Mali : Deuil national en hommage aux victimes de Bandiagara

Un deuil national de trois jours a été décrété par le président de la Transition malienne, le colonel Assimi Goïta, en hommage aux victimes de l’attaque terroriste perpétrée contre des civils dans la région de Bandiagara, au centre du pays, dans la nuit du 18 au 19 juin courant, ont rapporté, mardi , les médias.

 

«Les drapeaux seront mis en berne sur tous les bâtiments et édifices publics pendant toute la durée du deuil national, à compter du mardi 21 juin courant», a indiqué le président de la transition. Cent trente-deux civils ont été tués par des terroristes dans la nuit du 18 au 19 juin courant dans plusieurs villages du cercle de Bankass, dans la région de Bandiagara, au centre du pays, a annoncé, dans l’après-midi de lundi dernier, le gouvernement dans un communiqué. Le porte-parole du gouvernement, le colonel Abdoulaye Maïga, a déclaré que toutes les dispositions nécessaires seront prises pour arrêter et punir les auteurs de «cet acte ignoble et tragique».
Ces attaques ont été attribuées par le gouvernement à des terroristes d’Al-Qaïda. Des élus locaux ont rapporté des scènes de massacres systématiques perpétrés par des hommes en armes à Diallassagou et dans deux localités environnantes du cercle de Bankass, dans un secteur qui est l’un des principaux foyers de la violence terroriste à ensanglanter le Sahel depuis des années. «Ils brûlent aussi des cases, des maisons, et volent du bétail. C’est vraiment le sauve-qui-peut», a dit un élu joint par téléphone et s’exprimant sous le couvert de l’anonymat pour des raisons de sécurité. Nouhoum Togo, un élu de Bankass, principale localité du secteur, a fait état d’un nombre de victimes encore bien plus élevé que celui de 132 morts rendu public par le gouvernement. Aussi, des informations alarmantes proliféraient depuis le week-end dernier sur les réseaux sociaux. Le nombre de civils tués dans des attaques attribuées à des groupes terroristes a quasiment doublé depuis 2020 au Sahel central, affirme une coalition d’ONG ouest-africaines dans un rapport publié jeudi dernier.
Ce carnage intervient après une attaque contre la Mission multidimensionnelle intégrée des Nations unies pour la stabilisation au Mali (Minusma), au cours de laquelle, un Casque bleu guinéen a été tué.

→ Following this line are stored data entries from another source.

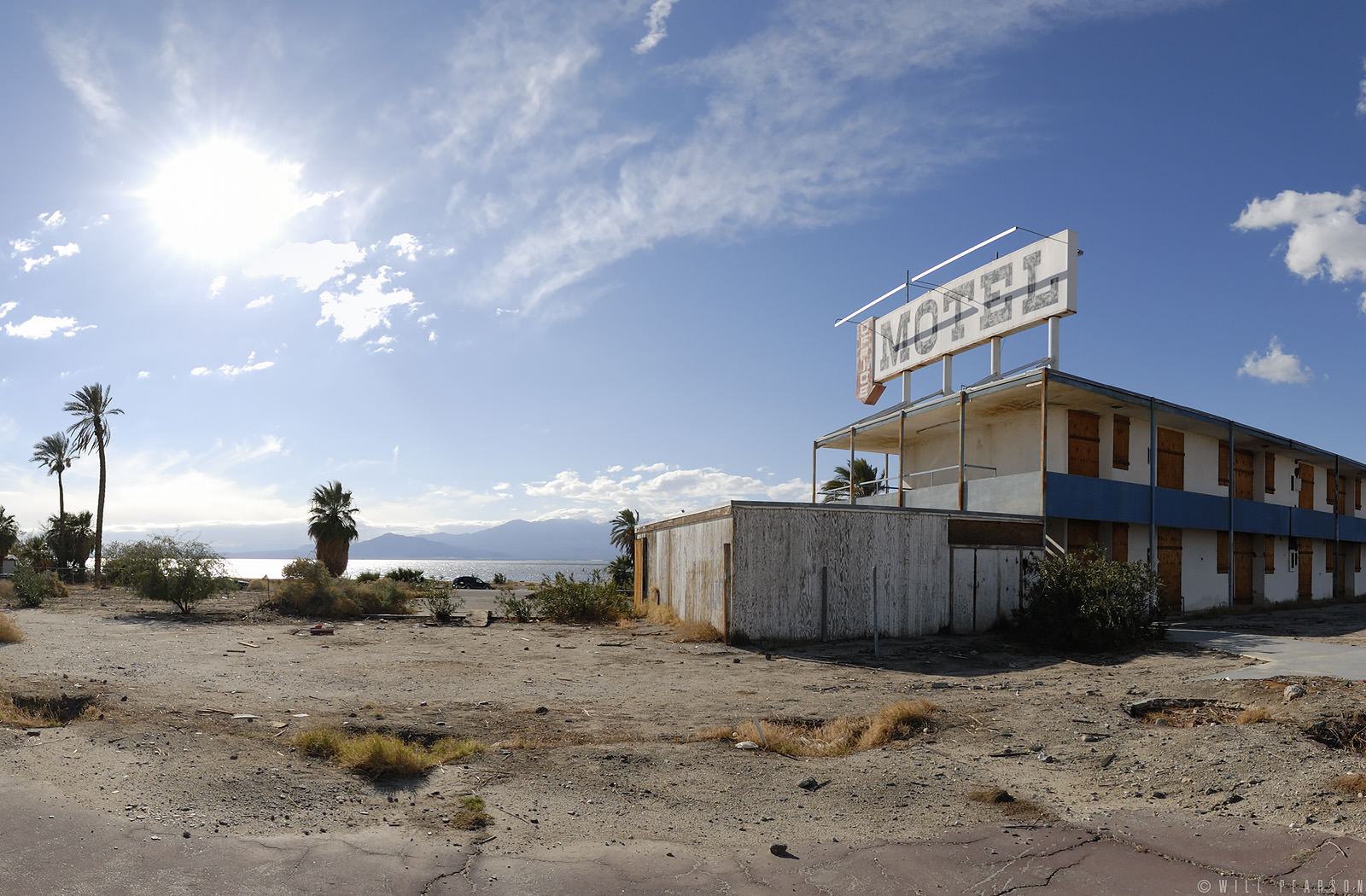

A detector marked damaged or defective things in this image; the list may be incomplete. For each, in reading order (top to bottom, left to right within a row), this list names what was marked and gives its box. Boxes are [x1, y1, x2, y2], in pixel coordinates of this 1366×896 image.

cracked asphalt [5, 776, 1360, 890]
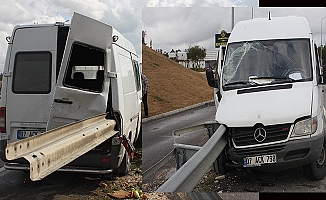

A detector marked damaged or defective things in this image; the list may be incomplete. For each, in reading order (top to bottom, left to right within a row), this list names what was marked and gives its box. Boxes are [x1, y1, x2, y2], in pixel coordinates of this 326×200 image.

crashed vehicle [208, 16, 324, 180]
broken windshield [223, 39, 312, 89]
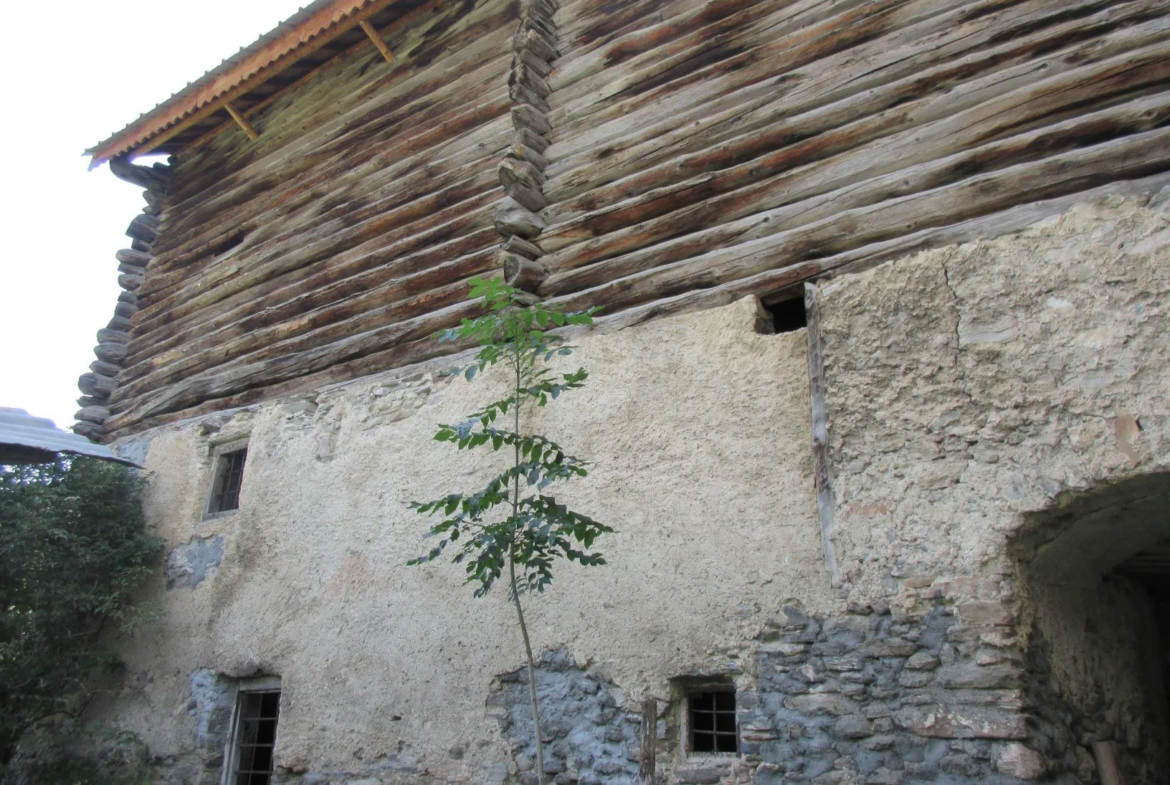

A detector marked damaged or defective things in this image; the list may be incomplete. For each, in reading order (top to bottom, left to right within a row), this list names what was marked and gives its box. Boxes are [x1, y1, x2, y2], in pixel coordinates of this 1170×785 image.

rusty roof edge [87, 0, 388, 170]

Le Conseil de sécurité de l’ONU a fermement condamné cette attaque survenue dimanche dernier. Dans un communiqué, les membres du Conseil ont appelé le gouvernement de transition du Mali à «enquêter rapidement sur cet attentat, pour que ses auteurs soient traduits en justice, et à tenir les pays contributeurs de troupes informés des progrès de l’enquête».

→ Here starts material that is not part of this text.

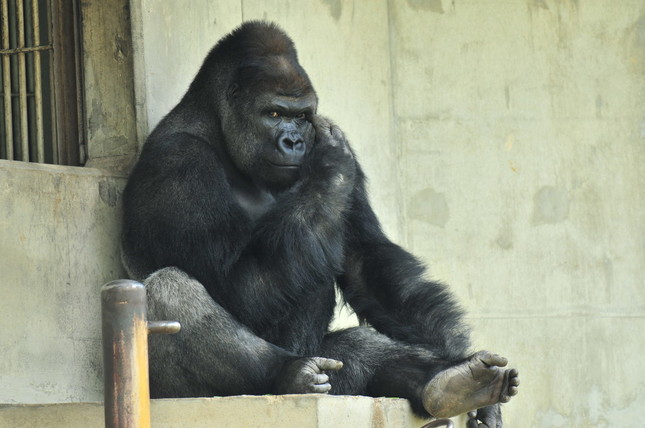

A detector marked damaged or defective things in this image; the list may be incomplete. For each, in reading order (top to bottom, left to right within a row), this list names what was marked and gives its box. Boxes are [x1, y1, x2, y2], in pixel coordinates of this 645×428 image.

rusty metal pole [102, 280, 180, 426]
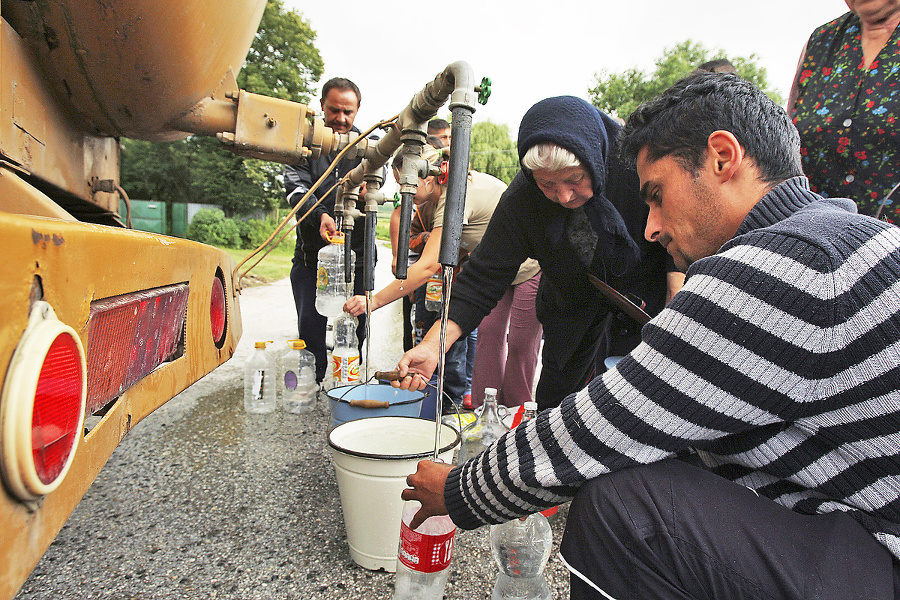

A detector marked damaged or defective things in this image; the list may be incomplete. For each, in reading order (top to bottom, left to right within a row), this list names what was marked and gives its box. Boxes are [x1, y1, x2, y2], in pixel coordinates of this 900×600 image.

rusty metal surface [0, 209, 243, 596]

Ils ont réaffirmé que «le terrorisme sous toutes ses formes constituait une des plus sévères menaces contre la paix et la sécurité internationales». Un Casque bleu de la Minusma a été tué dimanche dernier dans l’explosion d’une mine à Kidal (nord), alors qu’il participait à une patrouille, avait annoncé le chef de la mission onusienne, El-Ghassim Wane. Au total, 175 de ses Casques bleus sont morts dans des actes hostiles. Des négociations tendues sont en cours sur le renouvellement du mandat de la mission de maintien de la paix de l’ONU au Mali.